Real Estate Transfers to Heirs: 3 Options
If you’re creating an estate plan and want to leave your home to your family, there are a wide variety of
options that allow you to do this. Each comes with its own benefits and drawbacks, and each state may
have different laws that impact the transfers. Always talk to your estate planning attorney for detailed
advice before you decide on any particular method.
Method 1: Joint Ownership. Joint owned property is often used by people who have developed no
estate plan at all, as well as by those with a more comprehensive estate plan. For couples who own the
family home together, they typically do so in joint tenancy with the right of survivorship. This allows
each spouse to own the home at the same time while the surviving spouse automatically inherits the
property upon the death of the other spouse.

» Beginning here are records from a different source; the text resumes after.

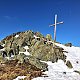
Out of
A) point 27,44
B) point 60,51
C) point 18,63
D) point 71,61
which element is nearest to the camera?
point 18,63

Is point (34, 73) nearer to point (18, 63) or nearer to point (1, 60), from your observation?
point (18, 63)

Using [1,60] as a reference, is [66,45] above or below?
above

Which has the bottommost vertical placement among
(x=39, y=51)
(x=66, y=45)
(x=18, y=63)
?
(x=18, y=63)

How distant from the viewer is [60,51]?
32500 millimetres

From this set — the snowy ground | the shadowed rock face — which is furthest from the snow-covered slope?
the shadowed rock face

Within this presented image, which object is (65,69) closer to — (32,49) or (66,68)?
(66,68)

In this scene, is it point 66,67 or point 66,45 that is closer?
point 66,67

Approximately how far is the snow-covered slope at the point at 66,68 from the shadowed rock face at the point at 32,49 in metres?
1.13

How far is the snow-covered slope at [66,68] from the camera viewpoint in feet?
76.8

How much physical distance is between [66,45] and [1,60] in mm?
14474

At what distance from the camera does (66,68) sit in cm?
2825

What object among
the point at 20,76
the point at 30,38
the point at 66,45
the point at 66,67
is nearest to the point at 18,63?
the point at 20,76

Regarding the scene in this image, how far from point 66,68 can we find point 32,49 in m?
7.76

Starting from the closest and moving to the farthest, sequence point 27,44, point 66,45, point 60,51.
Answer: point 60,51 → point 27,44 → point 66,45
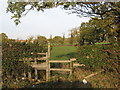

Method 2: Will Transfer. A Will allows you to transfer your family home to an heir directly or
indirectly. You can use a testamentary trust, for example, or transfer it directly to one heir for his or her
lifetime and another after the first heir dies. The will must be explicit in how you wish to transfer the
property, and it may take some time for the ownership to transfer through the probate process.
Method 3: Trust transfers. Transferring a family home to a Trust gives you greater flexibility in how
you wish to transfer the home to your heirs. You can, for example, place conditions on the transfer,
such as stating that your child will only inherit the property when he or she graduates from college.